So... life has this way of sucker punching you.
Although recently I have become more distant from reality... which I am realizing is fucking dangerous... it's not so much... distant from reality, because I am aware of my life, but more... just... being ambivalent about it, and even if I feel the emotions, I'm not overwhelmed by them.. I've carried them for so long.. I feel... just... yeah.
So.. my mom just called. The man who has worked for her, for my family since we moved here and bought the business, Rick, just died. Suddenly, unexpectedly. He was one of those... kinda creepy... criminal record, but basically a fucking good person.
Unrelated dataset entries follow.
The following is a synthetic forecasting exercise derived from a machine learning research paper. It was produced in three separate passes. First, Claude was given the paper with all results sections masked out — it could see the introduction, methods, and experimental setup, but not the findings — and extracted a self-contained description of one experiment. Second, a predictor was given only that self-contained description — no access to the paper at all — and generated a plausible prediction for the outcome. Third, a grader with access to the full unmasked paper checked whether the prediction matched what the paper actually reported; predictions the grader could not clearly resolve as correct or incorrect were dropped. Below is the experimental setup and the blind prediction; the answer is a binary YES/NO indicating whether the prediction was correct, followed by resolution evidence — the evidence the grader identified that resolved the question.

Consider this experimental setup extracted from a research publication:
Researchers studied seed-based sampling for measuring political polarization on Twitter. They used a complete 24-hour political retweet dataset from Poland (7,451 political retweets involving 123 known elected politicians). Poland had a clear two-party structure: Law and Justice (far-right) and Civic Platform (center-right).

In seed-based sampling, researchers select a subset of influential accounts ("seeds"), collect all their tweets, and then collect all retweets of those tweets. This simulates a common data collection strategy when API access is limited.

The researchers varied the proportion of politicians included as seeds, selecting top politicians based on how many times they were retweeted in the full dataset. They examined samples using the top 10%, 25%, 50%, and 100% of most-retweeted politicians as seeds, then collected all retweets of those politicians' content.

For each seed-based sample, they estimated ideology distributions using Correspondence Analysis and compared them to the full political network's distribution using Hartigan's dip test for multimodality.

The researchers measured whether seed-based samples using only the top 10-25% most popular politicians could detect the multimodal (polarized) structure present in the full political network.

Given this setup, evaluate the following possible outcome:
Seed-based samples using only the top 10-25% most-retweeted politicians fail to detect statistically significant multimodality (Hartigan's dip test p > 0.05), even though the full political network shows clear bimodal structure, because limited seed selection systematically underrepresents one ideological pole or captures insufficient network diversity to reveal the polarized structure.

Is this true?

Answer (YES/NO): NO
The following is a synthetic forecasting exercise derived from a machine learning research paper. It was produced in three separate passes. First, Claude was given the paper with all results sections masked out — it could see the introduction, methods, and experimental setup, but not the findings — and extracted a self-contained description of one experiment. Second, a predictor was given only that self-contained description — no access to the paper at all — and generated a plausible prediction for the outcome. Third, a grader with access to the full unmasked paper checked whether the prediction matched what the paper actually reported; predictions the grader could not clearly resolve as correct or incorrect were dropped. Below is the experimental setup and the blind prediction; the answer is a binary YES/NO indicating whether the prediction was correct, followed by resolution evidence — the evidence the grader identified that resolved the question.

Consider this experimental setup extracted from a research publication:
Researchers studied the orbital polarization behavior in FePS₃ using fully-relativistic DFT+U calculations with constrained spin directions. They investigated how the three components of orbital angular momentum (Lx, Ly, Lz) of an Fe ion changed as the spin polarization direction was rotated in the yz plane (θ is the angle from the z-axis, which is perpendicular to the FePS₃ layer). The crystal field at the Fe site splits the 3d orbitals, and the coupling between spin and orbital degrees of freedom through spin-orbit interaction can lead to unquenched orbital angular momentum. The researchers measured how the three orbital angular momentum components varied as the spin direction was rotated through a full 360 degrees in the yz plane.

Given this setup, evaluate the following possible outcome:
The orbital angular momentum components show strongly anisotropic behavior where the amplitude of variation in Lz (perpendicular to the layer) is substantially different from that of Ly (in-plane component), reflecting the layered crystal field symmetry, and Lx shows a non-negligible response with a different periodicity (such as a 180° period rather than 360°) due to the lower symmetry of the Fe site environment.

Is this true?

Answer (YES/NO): NO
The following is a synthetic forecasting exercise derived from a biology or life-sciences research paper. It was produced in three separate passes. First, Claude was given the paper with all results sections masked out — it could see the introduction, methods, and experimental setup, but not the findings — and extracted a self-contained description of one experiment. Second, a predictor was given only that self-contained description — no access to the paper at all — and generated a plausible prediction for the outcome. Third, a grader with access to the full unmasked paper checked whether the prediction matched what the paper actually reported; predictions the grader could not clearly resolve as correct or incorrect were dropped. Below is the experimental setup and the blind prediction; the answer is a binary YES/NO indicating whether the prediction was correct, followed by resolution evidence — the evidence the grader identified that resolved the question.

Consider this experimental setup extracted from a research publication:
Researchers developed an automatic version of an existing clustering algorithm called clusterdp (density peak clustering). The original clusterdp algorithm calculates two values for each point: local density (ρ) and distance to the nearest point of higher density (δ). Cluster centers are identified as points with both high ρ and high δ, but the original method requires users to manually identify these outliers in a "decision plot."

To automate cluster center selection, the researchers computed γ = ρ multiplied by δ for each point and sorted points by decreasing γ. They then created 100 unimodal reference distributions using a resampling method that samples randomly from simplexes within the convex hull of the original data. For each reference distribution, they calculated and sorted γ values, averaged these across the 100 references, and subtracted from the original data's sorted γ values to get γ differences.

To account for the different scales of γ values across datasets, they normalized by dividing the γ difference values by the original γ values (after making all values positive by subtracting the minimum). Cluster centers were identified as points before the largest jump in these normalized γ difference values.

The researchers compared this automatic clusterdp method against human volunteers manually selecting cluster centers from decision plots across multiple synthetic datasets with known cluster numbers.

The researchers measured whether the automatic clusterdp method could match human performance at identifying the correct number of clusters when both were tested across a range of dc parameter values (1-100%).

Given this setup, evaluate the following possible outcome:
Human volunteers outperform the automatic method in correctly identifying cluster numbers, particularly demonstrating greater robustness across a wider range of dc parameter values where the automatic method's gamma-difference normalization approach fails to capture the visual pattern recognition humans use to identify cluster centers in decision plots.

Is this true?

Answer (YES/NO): NO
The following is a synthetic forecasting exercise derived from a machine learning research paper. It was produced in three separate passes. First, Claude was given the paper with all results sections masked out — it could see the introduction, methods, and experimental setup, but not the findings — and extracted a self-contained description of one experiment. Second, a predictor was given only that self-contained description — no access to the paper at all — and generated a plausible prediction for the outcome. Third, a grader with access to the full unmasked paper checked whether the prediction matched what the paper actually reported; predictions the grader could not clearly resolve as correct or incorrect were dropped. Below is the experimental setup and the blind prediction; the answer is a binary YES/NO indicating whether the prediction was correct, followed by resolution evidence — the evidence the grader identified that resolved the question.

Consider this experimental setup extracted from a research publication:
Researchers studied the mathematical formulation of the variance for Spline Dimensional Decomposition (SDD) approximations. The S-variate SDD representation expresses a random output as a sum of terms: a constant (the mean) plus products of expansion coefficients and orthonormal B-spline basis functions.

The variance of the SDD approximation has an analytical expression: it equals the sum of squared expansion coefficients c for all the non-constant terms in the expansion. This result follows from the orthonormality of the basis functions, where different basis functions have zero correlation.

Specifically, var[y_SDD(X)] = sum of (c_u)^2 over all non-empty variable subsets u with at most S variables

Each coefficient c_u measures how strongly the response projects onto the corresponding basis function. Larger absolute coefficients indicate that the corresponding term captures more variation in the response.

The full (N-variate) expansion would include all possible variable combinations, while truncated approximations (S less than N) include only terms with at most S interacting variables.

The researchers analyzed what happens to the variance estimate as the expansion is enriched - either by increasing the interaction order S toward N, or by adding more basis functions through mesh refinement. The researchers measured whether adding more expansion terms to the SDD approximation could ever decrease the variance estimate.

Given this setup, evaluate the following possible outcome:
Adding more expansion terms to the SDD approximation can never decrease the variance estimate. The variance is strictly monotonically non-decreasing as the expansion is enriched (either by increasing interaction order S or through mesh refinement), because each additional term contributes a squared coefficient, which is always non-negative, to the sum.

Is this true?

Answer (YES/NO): YES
Would do anything for you, just a little rough around the edges. He helped my mom through the divorce, he was fiercely protective of us kids.
I distinctly remember one time P (my abuser) made me cry, don't remember why, and Rick asked me who made me cry, and I told him, and he yelled at P.
If he had known that P had.. that we had... were involved sexually, he might have killed him. Or beaten him up.
He was funny, he cared about me, was proud of me, and was overall a father figure.
Here's where this gets all kinds of fucked up... but I wanted to explore it because it's...
So.. even though he never ever EVER touched me sexually, never even anything close.... he did... sexualize me? Or.. add another layer to it?
Let me be fucking clear. I love Rick. I love him, he NEVER did anything to hurt me. I am not trying to befoul his name, I am just... realizing some serious shit. I just need to process this.. and work through it.
So. I also have distinct memories of when I started... developing. Who knows how old... sixth grade through 8th grade? 7th and 8th? Anyway, I seem to recall wearing a thong or something, and that a man (I think it was Rick...?) made a comment about it. Not in a way that made me feel threatened at all, I was flattered by it.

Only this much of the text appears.